**Collected data entries**
— start —
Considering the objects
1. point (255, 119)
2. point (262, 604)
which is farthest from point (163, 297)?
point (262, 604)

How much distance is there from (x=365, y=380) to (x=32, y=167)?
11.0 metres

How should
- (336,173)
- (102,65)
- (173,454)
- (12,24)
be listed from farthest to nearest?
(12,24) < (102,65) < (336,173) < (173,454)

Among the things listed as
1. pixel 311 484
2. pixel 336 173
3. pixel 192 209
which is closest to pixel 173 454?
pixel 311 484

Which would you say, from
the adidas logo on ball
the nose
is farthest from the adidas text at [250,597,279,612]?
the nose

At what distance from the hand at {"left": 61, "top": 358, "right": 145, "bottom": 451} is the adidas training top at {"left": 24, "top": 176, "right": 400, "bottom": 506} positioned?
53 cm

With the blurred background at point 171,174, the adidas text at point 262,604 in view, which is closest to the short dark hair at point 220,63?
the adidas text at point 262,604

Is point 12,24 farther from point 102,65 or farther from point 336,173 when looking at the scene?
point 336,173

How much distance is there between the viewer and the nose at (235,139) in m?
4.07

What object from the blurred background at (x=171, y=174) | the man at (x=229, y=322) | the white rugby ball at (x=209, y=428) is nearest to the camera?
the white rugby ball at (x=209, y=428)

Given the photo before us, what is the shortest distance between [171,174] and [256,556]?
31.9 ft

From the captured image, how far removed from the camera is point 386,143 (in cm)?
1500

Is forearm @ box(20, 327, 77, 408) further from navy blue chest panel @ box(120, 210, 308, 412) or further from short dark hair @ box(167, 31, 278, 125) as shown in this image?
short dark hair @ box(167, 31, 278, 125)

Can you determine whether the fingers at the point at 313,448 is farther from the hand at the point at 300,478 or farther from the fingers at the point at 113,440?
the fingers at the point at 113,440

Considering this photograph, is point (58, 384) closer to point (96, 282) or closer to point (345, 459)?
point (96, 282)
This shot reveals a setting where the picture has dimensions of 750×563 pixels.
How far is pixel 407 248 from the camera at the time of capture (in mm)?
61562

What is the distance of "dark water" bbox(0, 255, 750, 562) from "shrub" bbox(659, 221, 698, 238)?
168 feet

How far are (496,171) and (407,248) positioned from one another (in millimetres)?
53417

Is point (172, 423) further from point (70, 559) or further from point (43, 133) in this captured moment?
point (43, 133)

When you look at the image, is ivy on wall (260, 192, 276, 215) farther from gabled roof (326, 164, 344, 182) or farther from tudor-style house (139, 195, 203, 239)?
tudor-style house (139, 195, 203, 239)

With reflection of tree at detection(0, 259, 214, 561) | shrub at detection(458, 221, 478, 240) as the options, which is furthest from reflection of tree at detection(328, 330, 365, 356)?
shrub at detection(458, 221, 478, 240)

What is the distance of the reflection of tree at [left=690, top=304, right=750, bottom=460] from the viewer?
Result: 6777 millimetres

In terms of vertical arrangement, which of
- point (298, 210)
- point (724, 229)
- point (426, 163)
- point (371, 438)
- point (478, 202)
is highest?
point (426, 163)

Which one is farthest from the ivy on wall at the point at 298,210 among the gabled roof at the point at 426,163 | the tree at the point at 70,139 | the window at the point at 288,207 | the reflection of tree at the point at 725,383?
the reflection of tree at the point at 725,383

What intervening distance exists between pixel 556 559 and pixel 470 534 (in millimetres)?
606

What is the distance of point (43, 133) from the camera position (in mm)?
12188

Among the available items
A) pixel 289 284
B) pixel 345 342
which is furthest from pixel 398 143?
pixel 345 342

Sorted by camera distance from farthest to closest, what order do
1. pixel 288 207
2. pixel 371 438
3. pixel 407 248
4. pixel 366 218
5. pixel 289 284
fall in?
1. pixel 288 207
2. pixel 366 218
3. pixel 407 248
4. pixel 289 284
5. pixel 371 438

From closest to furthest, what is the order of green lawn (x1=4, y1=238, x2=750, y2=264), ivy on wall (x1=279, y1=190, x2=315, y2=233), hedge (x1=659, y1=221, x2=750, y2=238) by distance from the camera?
— end —
**WHAT YOU HAVE TO DO**
Recopy the entries above exactly, with every line included.

**ANSWER TO THE EXERCISE**
Considering the objects
1. point (255, 119)
2. point (262, 604)
which is farthest from point (163, 297)?
point (262, 604)

How much distance is there from (x=365, y=380) to (x=32, y=167)?
11.0 metres

How should
- (336,173)
- (102,65)
- (173,454)
- (12,24)
be listed from farthest to nearest?
(12,24) < (102,65) < (336,173) < (173,454)

Among the things listed as
1. pixel 311 484
2. pixel 336 173
3. pixel 192 209
which is closest to pixel 173 454?
pixel 311 484

Which would you say, from
the adidas logo on ball
the nose
is farthest from the adidas text at [250,597,279,612]?
the nose

At what distance from the hand at {"left": 61, "top": 358, "right": 145, "bottom": 451} is the adidas training top at {"left": 24, "top": 176, "right": 400, "bottom": 506} positioned?
53 cm

With the blurred background at point 171,174, the adidas text at point 262,604 in view, which is closest to the short dark hair at point 220,63?
the adidas text at point 262,604

Is point 12,24 farther from point 102,65 or farther from point 336,173 when looking at the scene?
point 336,173

How much distance is there between the viewer and the nose at (235,139) in m?
4.07

What object from the blurred background at (x=171, y=174) | the man at (x=229, y=322) | the white rugby ball at (x=209, y=428) is nearest to the camera?
the white rugby ball at (x=209, y=428)

Given the photo before us, what is the shortest distance between [171,174] and [256,556]?
31.9 ft

From the captured image, how far removed from the camera is point 386,143 (in cm)?
1500

Is forearm @ box(20, 327, 77, 408) further from navy blue chest panel @ box(120, 210, 308, 412) or further from short dark hair @ box(167, 31, 278, 125) as shown in this image?
short dark hair @ box(167, 31, 278, 125)

Can you determine whether the fingers at the point at 313,448 is farther from the hand at the point at 300,478 or farther from the fingers at the point at 113,440?
the fingers at the point at 113,440

Considering this photograph, is point (58, 384) closer to point (96, 282) or closer to point (345, 459)?
point (96, 282)
This shot reveals a setting where the picture has dimensions of 750×563 pixels.
How far is pixel 407 248 from the camera at the time of capture (in mm)?
61562

What is the distance of "dark water" bbox(0, 255, 750, 562) from "shrub" bbox(659, 221, 698, 238)?
168 feet

How far are (496,171) and (407,248) positioned from one another (in millimetres)?
53417

Is point (172, 423) further from point (70, 559) or further from point (43, 133) in this captured moment?
point (43, 133)

When you look at the image, is ivy on wall (260, 192, 276, 215) farther from gabled roof (326, 164, 344, 182) or farther from tudor-style house (139, 195, 203, 239)?
tudor-style house (139, 195, 203, 239)

With reflection of tree at detection(0, 259, 214, 561) | shrub at detection(458, 221, 478, 240) as the options, which is furthest from reflection of tree at detection(328, 330, 365, 356)?
shrub at detection(458, 221, 478, 240)

What is the distance of the reflection of tree at [left=690, top=304, right=750, bottom=460] from the viewer?
Result: 6777 millimetres

In terms of vertical arrangement, which of
- point (298, 210)
- point (724, 229)
- point (426, 163)
- point (371, 438)
- point (478, 202)
is highest?
point (426, 163)

Which one is farthest from the ivy on wall at the point at 298,210 among the gabled roof at the point at 426,163 | the tree at the point at 70,139 | the window at the point at 288,207 | the reflection of tree at the point at 725,383?
the reflection of tree at the point at 725,383

What intervening distance exists between pixel 556 559 and pixel 470 534 (in millimetres)?
606

What is the distance of point (43, 133) from the camera position (in mm)?
12188

Among the available items
A) pixel 289 284
B) pixel 345 342
which is furthest from pixel 398 143?
pixel 345 342

Sorted by camera distance from farthest to closest, what order do
1. pixel 288 207
2. pixel 371 438
3. pixel 407 248
4. pixel 366 218
5. pixel 289 284
fall in?
1. pixel 288 207
2. pixel 366 218
3. pixel 407 248
4. pixel 289 284
5. pixel 371 438

From closest to furthest, what is the order of green lawn (x1=4, y1=238, x2=750, y2=264), ivy on wall (x1=279, y1=190, x2=315, y2=233), hedge (x1=659, y1=221, x2=750, y2=238) by distance from the camera?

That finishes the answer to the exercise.